ARİF NİHAT ASYA EDİRNE KASİDESİ

Orhan Arslan
Orhan Arslan
ARİF NİHAT ASYA EDİRNE KASİDESİ
14-02-2017

Büyük Şairin Edirne hakkındaki  fikirlerini anlatan; kasidesi ve hayatı hakkında kısa bilgi vermek istiyorum. Bugünlerde Edirne´nin önemli olduğu düşüncesindeyim. Başkentlik serüveninde; İstanbul´un başkent olmasını yolu; Edirne´den  geçer...
Arif Nihat Asya, 7 Şubat 1904 tarihinde Çatalca´nın İnceğiz köyünde, Ziver Efendi ile Zehra Hanımın ilk ve tek çocuğu olarak dünyaya gelir. 5 Ocak 1975 tarihinde Ankara´da vefat eder..
Arif Nihat Asya Edirne Lisesinde de görev yapar ama annesi rahatsızdır ve Edirne´nin iklimine alışamazlar ve İstanbul´a dönerler..
Arif Nihat Asya , tarihe giderken ecdadımız için önemli olan ve mazimizin şekillenmesinde payları bulunan şehirlere özellikle eğilir, onlardaki ihtişamı gözler önüne sermeye çalışır. Onun şiirlerinde Edirne´nin ayrı bir yeri vardır. "Osmanlı´ya payitahtlık eden bu serhat şehri, Arif Nihat´ın şiirlerinde İstanbul ve Konya´dan sonra ismi en çok geçen üçüncü şehir Edirne´dir.

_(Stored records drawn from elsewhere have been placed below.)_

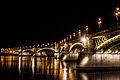 Margit híd, rendőrcsónakkal.jpg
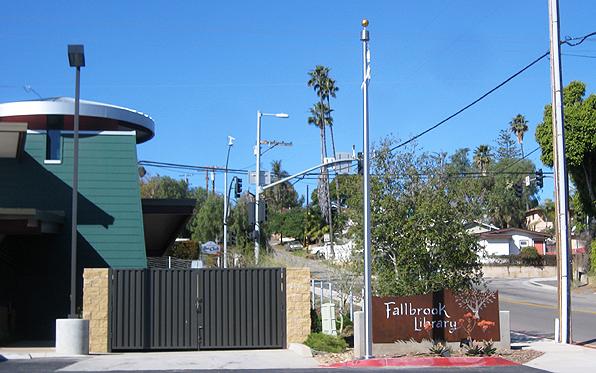 fallbrook_flagpole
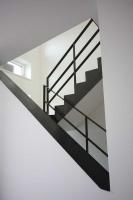 Mauerabdeckung für ein Treppenhaus aus 3mm klar lackiertem Stahlblech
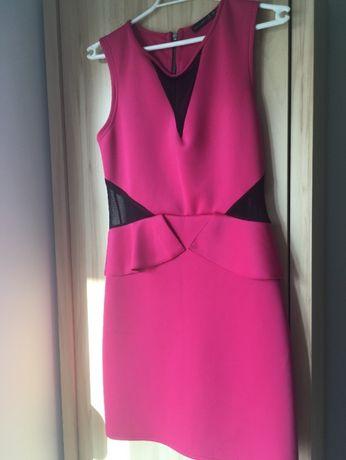 Różowa sukienka, z czarnymi wstawkami z siateczki, baskinka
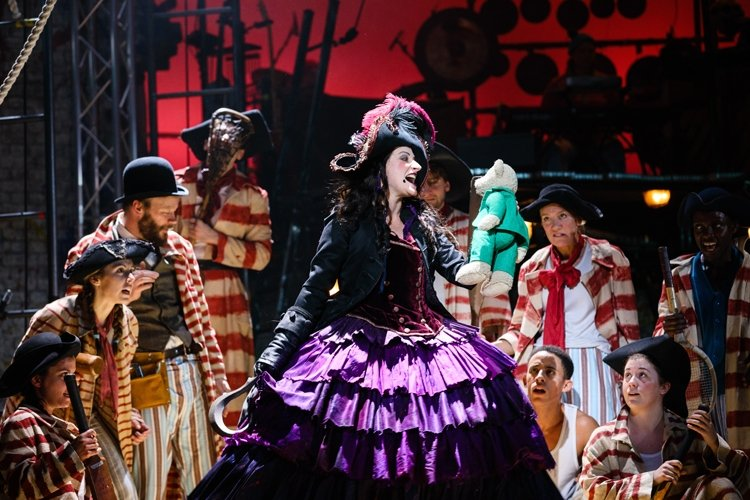 Captain Hook (Anna Francolini) and pirates, PETER PAN (c) Steve Tanner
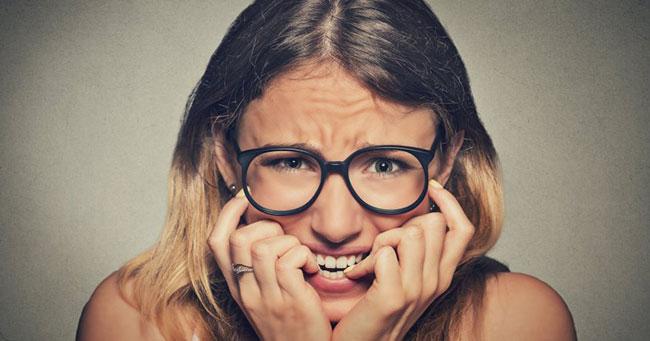 8 عادات يومية تؤدي بك إلى حافة القلق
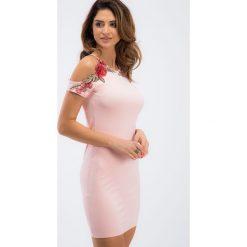 Jasnoróżowa dopasowana sukienka z haftami 6183. Szare sukienki Fasardi, l, z haftami, dopasowane. Za 59,00 zł.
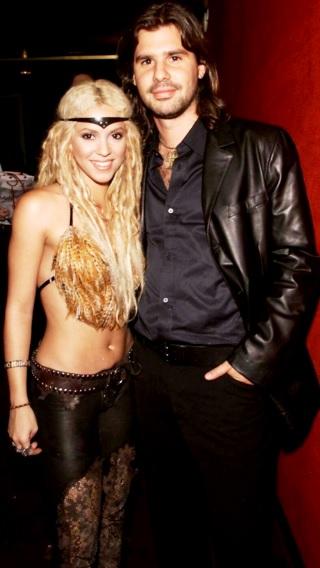 Foto de Shakira y Antonio de la Rúa con una mano en el bolsillo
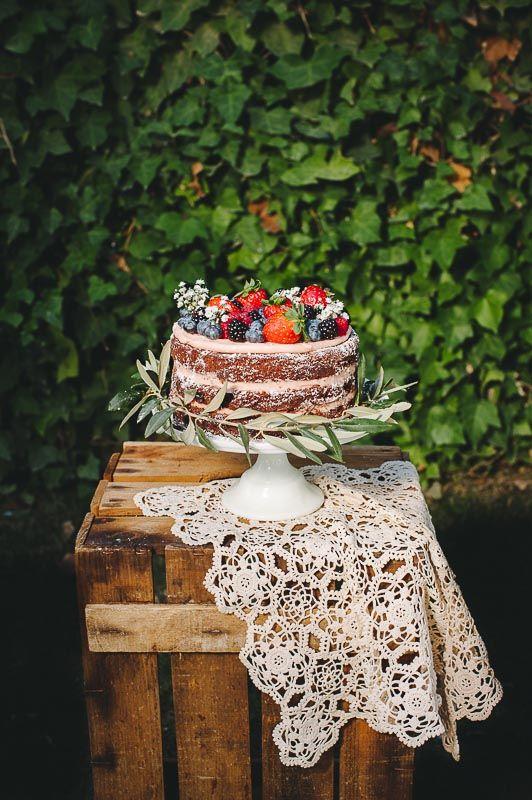 Una tarta estupenda para los amantes del chocolate y las frutas del bosque.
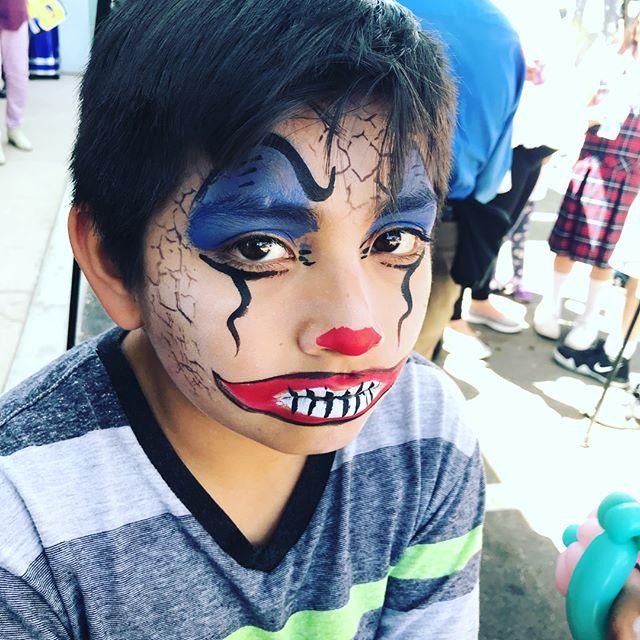 #facepainting #sillyfarm #sillyfarmsupplies #professionalfacepainter #bayareaevents #WynazzPizzazz Wynazzpizzazz.com
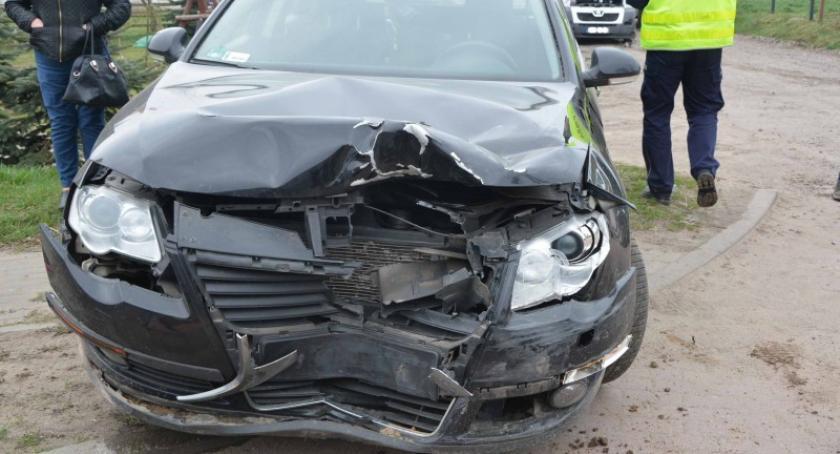 Wypadki, Puzdrowo Zderzenie trzech pojazdów - zdjęcie, fotografia
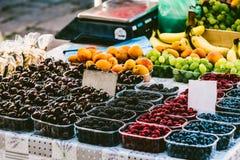 Bacche in scatole sul mercato Vetrina del mercato con le bacche Th Fotografie Stock Libere da Diritti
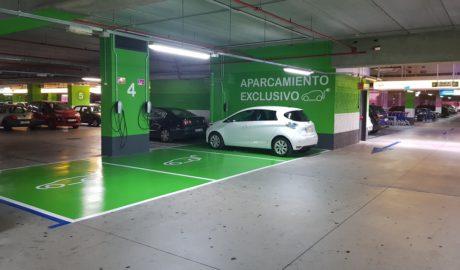 El Centre Comercial Portal de la Marina instal·la carregadors per a cotxes elèctrics en l'aparcament subterrani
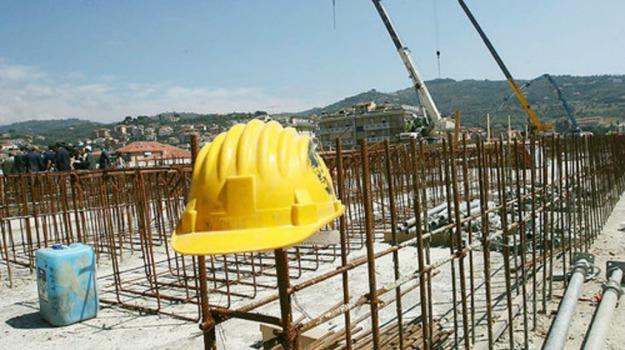ance, costruttori, Crisi, edilizia, licenziamenti, Sicilia, Sicilia, Economia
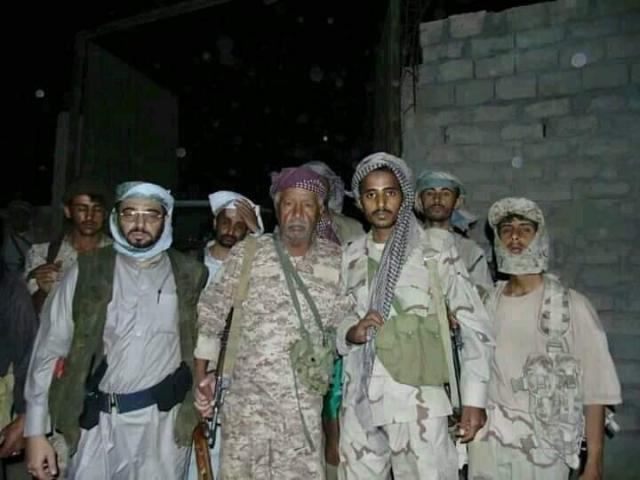 الجيش ينفذ عملية هجومية شرسة بهذه المنطقة في البيضاء و يقودها هذا القائد !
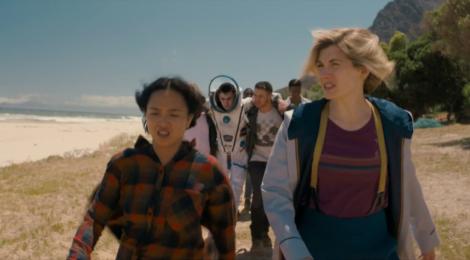 Review Doctor Who: Praxeus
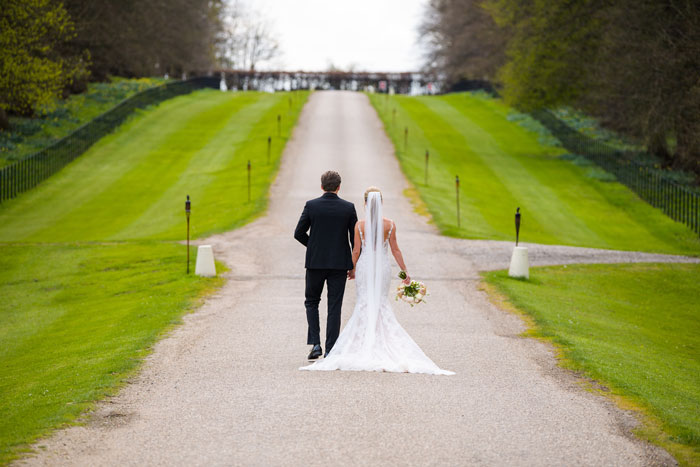 a-classic-spring-wedding-at-braxted-park-essex-29
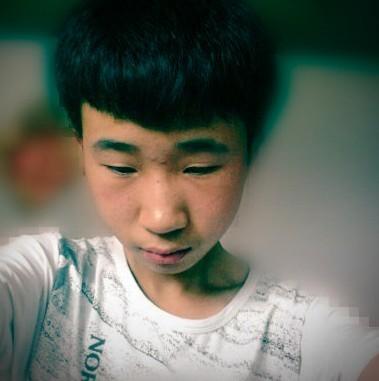 男中学生的发型 不要染烫, 本人1.63m 初二 学生 照片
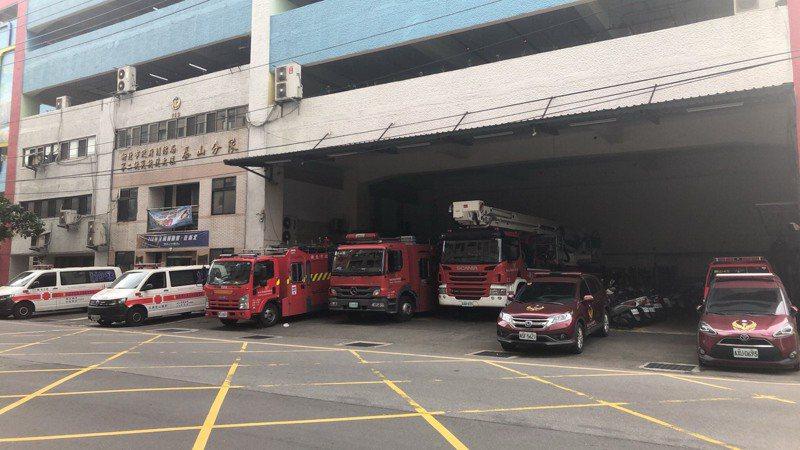 新北市消防局泰山分隊現地上方為停車場,未來可能搬遷到塭仔圳重劃區。圖/新北市消防局提供
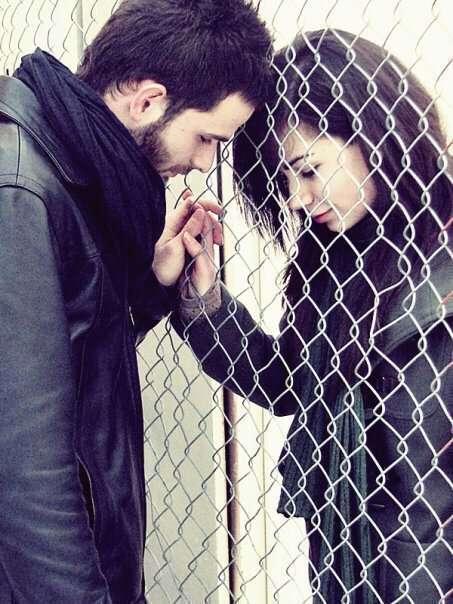 couple-in-love-romantic-sad-love-alone-image-lovesove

Şâirin, geniş bir perspektiften baktığı Edirne, tarihî geçmişi ve güzellikleriyle gururunu okşamış, zaman zaman da yüreğini burkmuştur. Çünkü orada hem Selimiye gibi bir sanat harikası başta olmak üzere görkemli bir miras vardır, hem de ´dün´ ile ´bugün´ arasındaki tezat, hayli rahatsız edicidir. Bu rahatsızlığı derinden hisseden Arif Nihat, Edirne´yi anlattığı şiirlerinde bunu ortaya koyan bir üslûp seçmiştir.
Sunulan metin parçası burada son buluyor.